*DATA IN THIS EXERCISE*.
+---+

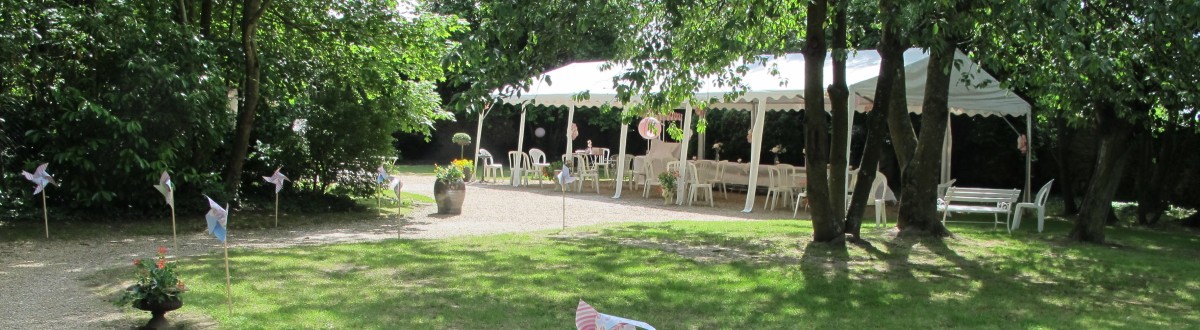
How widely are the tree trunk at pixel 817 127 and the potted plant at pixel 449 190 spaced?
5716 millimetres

+---+

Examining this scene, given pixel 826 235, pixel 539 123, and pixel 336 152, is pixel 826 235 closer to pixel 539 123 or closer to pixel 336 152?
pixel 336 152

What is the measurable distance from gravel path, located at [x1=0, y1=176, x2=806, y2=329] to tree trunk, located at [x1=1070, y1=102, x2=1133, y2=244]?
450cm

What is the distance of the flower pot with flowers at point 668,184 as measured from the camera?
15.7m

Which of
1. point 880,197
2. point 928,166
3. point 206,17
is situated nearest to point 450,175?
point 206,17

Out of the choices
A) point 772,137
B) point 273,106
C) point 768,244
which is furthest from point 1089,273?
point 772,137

+---+

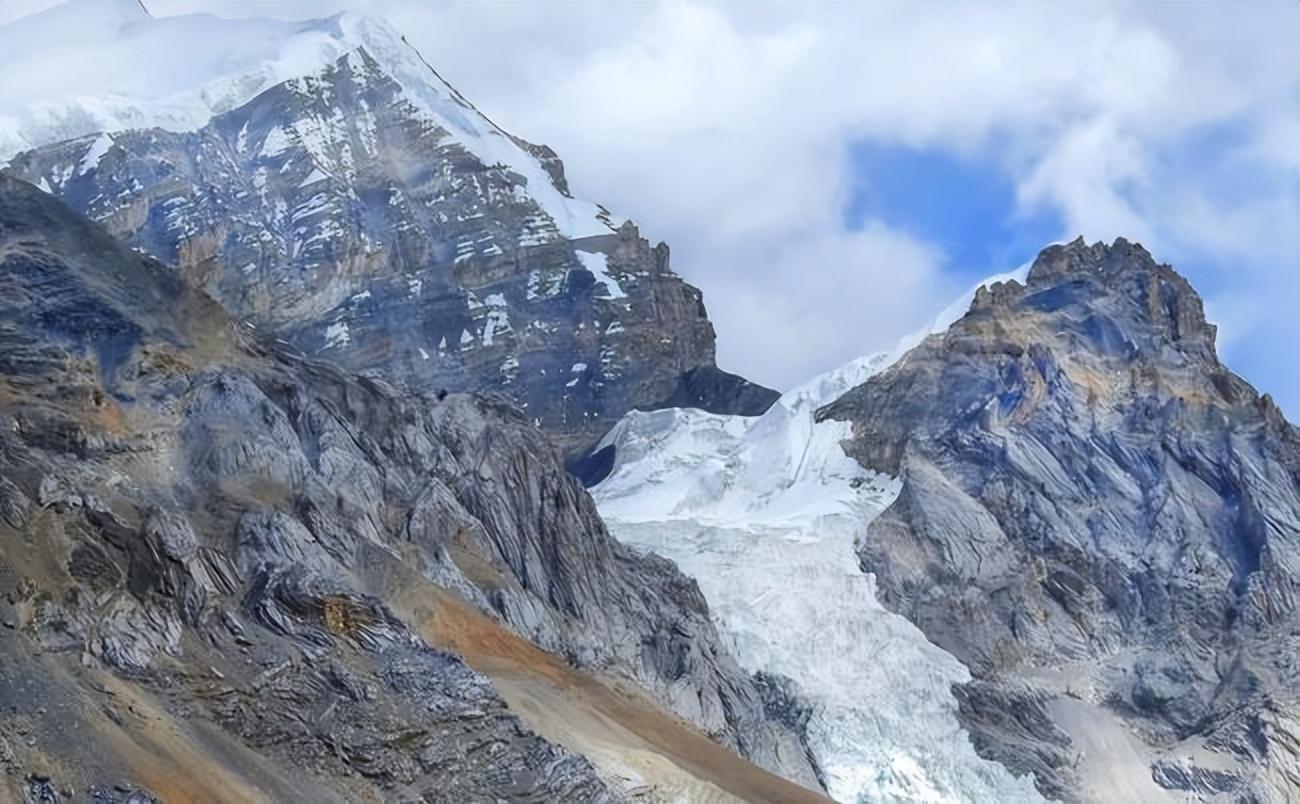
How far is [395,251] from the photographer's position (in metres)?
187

+---+

*WHAT YOU WILL DO*. Pull out each line of the records above that contains the string "distance", matching case exactly.

*RESPONSE BELOW*.
What is the measurable distance from gravel path, located at [x1=0, y1=176, x2=806, y2=329] to tree trunk, located at [x1=1070, y1=102, x2=1133, y2=244]?
What is the distance of the flower pot with flowers at point 668,184 as measured from the camera?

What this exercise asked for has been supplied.